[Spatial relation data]
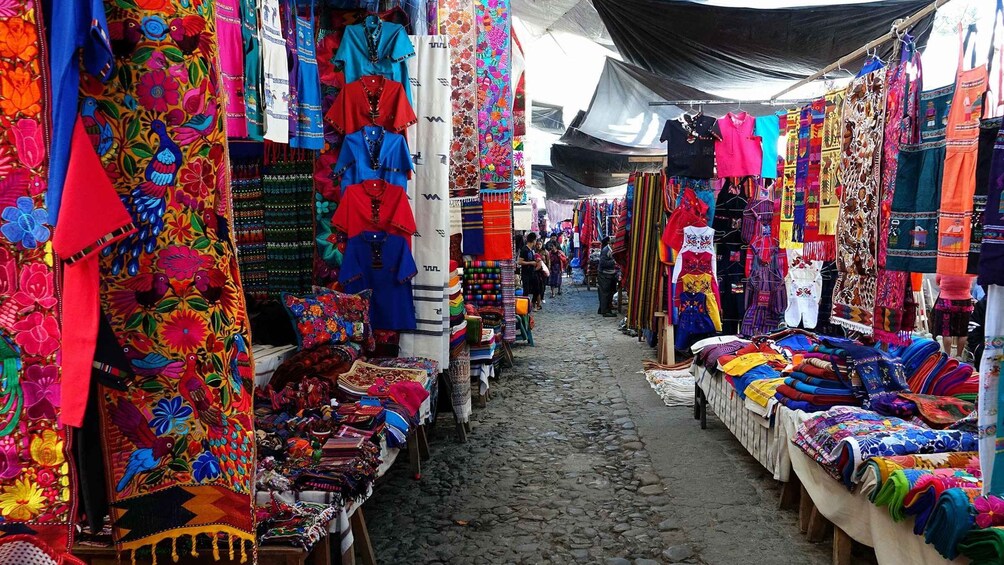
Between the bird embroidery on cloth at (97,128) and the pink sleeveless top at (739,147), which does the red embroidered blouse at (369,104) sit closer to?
the bird embroidery on cloth at (97,128)

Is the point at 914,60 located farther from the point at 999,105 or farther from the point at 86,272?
the point at 86,272

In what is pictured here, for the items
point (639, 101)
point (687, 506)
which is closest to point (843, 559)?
point (687, 506)

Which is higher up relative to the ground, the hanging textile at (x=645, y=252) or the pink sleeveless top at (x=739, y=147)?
the pink sleeveless top at (x=739, y=147)

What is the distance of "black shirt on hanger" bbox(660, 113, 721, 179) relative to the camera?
7336mm

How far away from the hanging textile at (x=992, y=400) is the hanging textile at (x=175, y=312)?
2.59m

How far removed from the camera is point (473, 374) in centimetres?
679

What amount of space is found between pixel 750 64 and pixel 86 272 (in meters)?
6.04

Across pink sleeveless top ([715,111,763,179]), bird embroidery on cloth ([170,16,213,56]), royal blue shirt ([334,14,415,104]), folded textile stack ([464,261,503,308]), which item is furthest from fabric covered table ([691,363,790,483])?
bird embroidery on cloth ([170,16,213,56])

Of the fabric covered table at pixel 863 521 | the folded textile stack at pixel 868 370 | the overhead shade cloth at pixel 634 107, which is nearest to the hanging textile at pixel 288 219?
the fabric covered table at pixel 863 521

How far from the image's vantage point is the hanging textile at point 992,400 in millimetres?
2494

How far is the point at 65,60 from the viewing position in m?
1.67

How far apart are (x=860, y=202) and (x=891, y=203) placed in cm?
49

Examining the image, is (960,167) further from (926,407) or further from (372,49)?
(372,49)

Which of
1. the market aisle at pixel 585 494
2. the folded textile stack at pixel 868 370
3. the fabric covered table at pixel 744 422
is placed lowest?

Given instruction | Rewrite the entries with every instance of "hanging textile" replaced by "hanging cloth", changing nothing else, and omit the pictures.

Solution for this problem |
Between the bird embroidery on cloth at (97,128) and the pink sleeveless top at (739,147), which does the red embroidered blouse at (369,104) sit closer to?
the bird embroidery on cloth at (97,128)

Is the point at 914,60 located farther from the point at 999,105 or farther from the point at 86,272?
the point at 86,272

In what is pictured here, for the items
point (639, 101)
point (687, 506)
which is closest to point (843, 559)?
point (687, 506)

Which is higher up relative to the ground, the hanging cloth at (x=645, y=252) or the pink sleeveless top at (x=739, y=147)?
the pink sleeveless top at (x=739, y=147)

What is the distance of "black shirt on hanger" bbox(660, 113, 721, 179) relative to the camera?
7336mm

How far away from the hanging cloth at (x=992, y=400) is the hanging cloth at (x=175, y=312)?
2.59m

How far removed from the camera is point (473, 374) in centimetres?
679

What amount of space is found between pixel 750 64 and pixel 86 272 (in meters)?
6.04

Across pink sleeveless top ([715,111,763,179]), bird embroidery on cloth ([170,16,213,56]), royal blue shirt ([334,14,415,104]), folded textile stack ([464,261,503,308]), which item is furthest from fabric covered table ([691,363,790,483])?
bird embroidery on cloth ([170,16,213,56])

Of the fabric covered table at pixel 863 521 | the folded textile stack at pixel 868 370 | the overhead shade cloth at pixel 634 107, which is nearest to the hanging cloth at pixel 288 219?
the fabric covered table at pixel 863 521

How far from the image's vantage point is the hanging cloth at point 992,400 in millimetres?
2494

How far is the point at 65,60 from the viewing position in m?
1.67

How far apart are (x=860, y=202) and (x=891, y=203) placed in cm?
49

Examining the image, is (960,167) further from (926,407) or further from (372,49)?
(372,49)

Which of
1. the market aisle at pixel 585 494
2. the folded textile stack at pixel 868 370
3. the fabric covered table at pixel 744 422
is placed lowest?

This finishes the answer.